Other universities report a similar number of attacks and say the figure is doubling every few years. What worries them most is the growing sophistication of the assaults.

For corporations, cyberattacks have become a major concern, as they find evidence of persistent hacking by well-organized groups around the world — often suspected of being state-sponsored — that are looking to steal information that has commercial, political or national security value. The New York Times disclosed in January that hackers with possible links to the Chinese military had penetrated its computer systems, apparently looking for the sources of material embarrassing to China’s leaders.

This kind of industrial espionage has become a sticking point in US-China relations, with the Obama administration complaining of organized cybertheft of trade secrets, and Chinese officials pointing to revelations of US spying.

Like major corporations, universities develop intellectual property that can turn into valuable products like prescription drugs or computer chips. University systems are harder to secure, with thousands of students and staff members logging in with their own computers.

Shaw said that he and many of his counterparts had accepted that the external shells of their systems must remain somewhat porous.

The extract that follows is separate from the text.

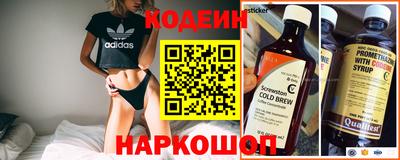 кокаин Будённовск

The most sensitive data can be housed in the equivalent of smaller vaults that are harder to access and harder to move within, use data encryption, and sometimes are not even connected to the larger campus network, particularly when the work involves dangerous pathogens or research that could turn into weapons systems.

“It’s sort of the opposite of the corporate structure, which is often tougher to enter but easier to navigate,” said Paul Rivers, manager of system and network security at the University of California, Berkeley. “We treat the overall Berkeley network as just as hostile as the Internet outside.”

Berkeley’s cybersecurity budget, already in the millions of dollars, has doubled since last year, responding to what the associate vice chancellor and chief information officer Larry Conrad said were “millions of attempted break-ins every single week.”

“I’ve had no resistance to any increased investment in security that I’ve advocated so far,” said Shaw, who arrived at Purdue last year.

Mellon said his university was spending more than US$1 million to upgrade computer security in just one program, which works with infectious diseases.

Along with increased spending has come an array of policy changes, often after consultation with the FBI. Every research university contacted said it was in frequent contact with the bureau, which has programs specifically to advise universities on safeguarding data. The FBI did not respond to requests to discuss those efforts.

Not all of the potential threats are digital. In April, a researcher from China who was working at the University of Wisconsin’s medical school was arrested and charged with trying to steal a cancer-fighting compound and related data.